O percurso, que deveria levar mais de vinte minutos, foi feito em pouco mais de dez minutos graças à habilidade ágil na direção, chegando diretamente à porta do shopping.
Valentina estava cheia de ansiedade. Assim que chegou, não perdeu um segundo e abriu a porta com pressa para descer do carro. Ela se culpava por ignorar os desejos da cunhada. Isadora disse várias vezes que queria dar presentes para o bebê, mas a família disse para ela comprar pela internet e não queria que ela saísse para locais públicos cheios de gente. Porém, a cunhada parecia se importar muito e insistiu em escolher os presentes do recém-nascido pessoalmente.
Quando Valentina entrou correndo no shopping, ela ligou para Elisa e perguntou onde estavam.
A voz de Elisa soou do outro lado da linha, informando que estavam na área infantil do terceiro andar. De repente, um grito agudo soou no fone, seguido pelo barulho caótico que perfurou os ouvidos dela.
— O-o que aconteceu?
Valentina estremeceu. Seu rosto perdeu toda a cor, ficando pálido como papel, e sua voz tremia sem parar.
A cunhada não podia sofrer nenhum acidente naquele momento crítico.
Ela perguntava ansiosa enquanto corria, mas havia apenas sons desordenados do outro lado do telefone, sem qualquer resposta.
Valentina pegou o elevador até o terceiro andar.
Nesse meio-tempo, Helena e Hugo continuaram ligando, mas ela não teve tempo de atender.

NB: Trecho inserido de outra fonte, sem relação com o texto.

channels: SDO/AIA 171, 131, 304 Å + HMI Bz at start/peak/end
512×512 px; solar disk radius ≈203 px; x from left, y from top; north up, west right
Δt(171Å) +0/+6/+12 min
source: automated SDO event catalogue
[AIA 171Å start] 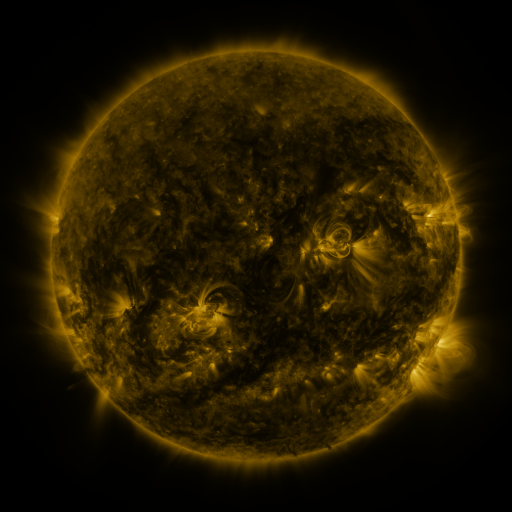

Assim que saiu do elevador, uma cena atingiu seus olhos. Isadora estava jogada no chão, enquanto sangue quente jorrava de entre suas pernas, formando uma mancha escarlate no chão liso que chocava a todos.
Letícia estava parada ao lado, com o rosto sombrio, exalando uma pressão incrivelmente baixa ao seu redor.
Alice Mendes estava parada do lado em pânico, acenando freneticamente com as mãos, e disse aterrorizada enquanto tentava se defender: — Não fui eu, não fui eu, de verdade.
Arthur Queiroz chegou correndo com o rosto aterrorizante. Uma hostilidade fervilhava ao redor dele. Sem dizer nada, ele desferiu um chute forte que atirou Alice vários metros para longe.
Logo em seguida, ele carregou Isadora.
Valentina olhou para a poça de sangue no chão e se lembrou das palavras venenosas de Letícia: 'A família Cavalcanti não terá descendentes'.